## What the task asks
Answer these questions using the passage on the standard of review below.
(a) By what standard of evidence must the Appellant prove all elements of the appeal?
(b) Whose motion to dismiss NET's appeal was denied?
(c) Whose affiliation with DSC-EMI does NET wish to raise on appeal?

A. Standard of Review and Preliminary Issues
 
*10 Appellant has the burden of proving, by a preponderance of the evidence, all elements of the appeal. Specifically, Appellant must prove the size determination is based upon a clear error of fact or law. 13 C.F.R. § 134.314. OHA will disturb an Area Office's size determination only if, after reviewing the record, the administrative judge has a definite and firm conviction that the area office erred in making its key findings of fact or law. Size Appeal of Taylor Consultants, Inc., SBA No. SIZ-4775, at 11 (2006).
*10 DSC-EMI's Motion to Dismiss NET's Appeal is DENIED. NET is an interested party, because if the Size Determination is not affirmed, NET wishes to raise on appeal the issue of TechFlow's affiliation with DSC-EMI, which it did raise in its protest, which part of its protest the Area Office rejected. (Protest, at 14; Size Determination, at 8-9.)

## Record extracts
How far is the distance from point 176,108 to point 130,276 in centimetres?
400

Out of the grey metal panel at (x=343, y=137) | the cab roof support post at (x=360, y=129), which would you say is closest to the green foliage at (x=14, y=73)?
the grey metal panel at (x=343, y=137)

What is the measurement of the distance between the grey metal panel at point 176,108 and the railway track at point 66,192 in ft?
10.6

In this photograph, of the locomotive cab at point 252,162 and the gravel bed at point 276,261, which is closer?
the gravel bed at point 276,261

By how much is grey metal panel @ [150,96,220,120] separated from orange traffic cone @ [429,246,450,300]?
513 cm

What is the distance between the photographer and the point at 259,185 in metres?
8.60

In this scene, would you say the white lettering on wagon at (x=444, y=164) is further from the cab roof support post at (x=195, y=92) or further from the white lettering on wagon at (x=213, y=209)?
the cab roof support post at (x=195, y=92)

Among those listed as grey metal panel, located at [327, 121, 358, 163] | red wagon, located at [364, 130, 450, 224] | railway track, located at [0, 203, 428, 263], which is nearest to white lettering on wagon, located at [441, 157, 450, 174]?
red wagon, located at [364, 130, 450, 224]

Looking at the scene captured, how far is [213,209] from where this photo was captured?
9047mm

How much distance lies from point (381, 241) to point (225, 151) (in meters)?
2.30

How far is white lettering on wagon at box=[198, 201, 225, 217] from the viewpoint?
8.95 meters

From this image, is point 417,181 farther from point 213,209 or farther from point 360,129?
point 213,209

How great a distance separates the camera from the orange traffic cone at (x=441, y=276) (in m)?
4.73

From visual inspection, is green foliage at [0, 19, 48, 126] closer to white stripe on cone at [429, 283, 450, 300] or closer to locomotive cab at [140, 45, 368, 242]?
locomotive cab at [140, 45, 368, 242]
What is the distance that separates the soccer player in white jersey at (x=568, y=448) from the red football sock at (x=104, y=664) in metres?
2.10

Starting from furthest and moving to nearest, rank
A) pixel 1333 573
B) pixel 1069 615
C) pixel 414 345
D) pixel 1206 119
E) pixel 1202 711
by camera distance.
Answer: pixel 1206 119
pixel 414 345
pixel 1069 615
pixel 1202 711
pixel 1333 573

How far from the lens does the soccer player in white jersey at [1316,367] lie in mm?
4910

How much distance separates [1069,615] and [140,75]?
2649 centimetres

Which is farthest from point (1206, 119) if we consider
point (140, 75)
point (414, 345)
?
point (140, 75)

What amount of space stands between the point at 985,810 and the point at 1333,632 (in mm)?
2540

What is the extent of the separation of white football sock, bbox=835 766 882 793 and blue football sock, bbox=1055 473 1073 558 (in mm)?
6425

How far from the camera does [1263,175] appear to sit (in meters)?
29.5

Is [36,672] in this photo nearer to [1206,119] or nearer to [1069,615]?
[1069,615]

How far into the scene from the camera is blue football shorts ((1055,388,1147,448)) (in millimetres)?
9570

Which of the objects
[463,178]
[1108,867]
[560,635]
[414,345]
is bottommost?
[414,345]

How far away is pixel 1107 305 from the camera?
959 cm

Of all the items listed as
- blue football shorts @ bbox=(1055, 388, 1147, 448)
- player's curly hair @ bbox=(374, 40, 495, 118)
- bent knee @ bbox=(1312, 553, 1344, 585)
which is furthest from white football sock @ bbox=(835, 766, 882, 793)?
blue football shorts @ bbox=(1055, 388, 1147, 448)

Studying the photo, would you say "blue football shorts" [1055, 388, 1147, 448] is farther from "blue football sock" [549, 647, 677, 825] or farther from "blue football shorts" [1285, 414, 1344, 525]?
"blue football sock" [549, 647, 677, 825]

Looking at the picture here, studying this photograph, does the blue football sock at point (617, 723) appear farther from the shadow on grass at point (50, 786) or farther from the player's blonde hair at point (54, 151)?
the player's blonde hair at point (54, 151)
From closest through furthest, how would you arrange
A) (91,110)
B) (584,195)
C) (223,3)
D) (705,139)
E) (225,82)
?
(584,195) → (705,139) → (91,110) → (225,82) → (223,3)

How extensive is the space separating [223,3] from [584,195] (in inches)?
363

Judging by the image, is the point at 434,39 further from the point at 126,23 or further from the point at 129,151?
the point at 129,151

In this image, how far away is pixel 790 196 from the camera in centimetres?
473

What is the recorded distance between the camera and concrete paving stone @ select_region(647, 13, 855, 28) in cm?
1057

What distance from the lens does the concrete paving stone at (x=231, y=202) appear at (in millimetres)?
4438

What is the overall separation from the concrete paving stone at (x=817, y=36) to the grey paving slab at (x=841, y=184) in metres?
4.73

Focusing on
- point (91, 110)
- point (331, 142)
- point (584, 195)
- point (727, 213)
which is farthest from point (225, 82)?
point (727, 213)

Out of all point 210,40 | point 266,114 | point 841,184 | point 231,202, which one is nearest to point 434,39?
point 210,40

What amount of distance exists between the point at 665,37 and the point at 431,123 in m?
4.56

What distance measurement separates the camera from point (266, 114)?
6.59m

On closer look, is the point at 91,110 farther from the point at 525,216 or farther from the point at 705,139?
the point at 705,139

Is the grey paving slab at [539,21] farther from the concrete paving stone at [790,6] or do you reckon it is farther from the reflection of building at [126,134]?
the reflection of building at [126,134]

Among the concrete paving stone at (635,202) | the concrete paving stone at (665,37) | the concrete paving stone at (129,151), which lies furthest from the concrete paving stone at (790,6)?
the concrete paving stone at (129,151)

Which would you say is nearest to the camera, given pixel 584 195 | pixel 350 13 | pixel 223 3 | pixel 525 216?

## Solved exercise
(a) By a preponderance of the evidence.
(b) DSC-EMI's.
(c) TechFlow's.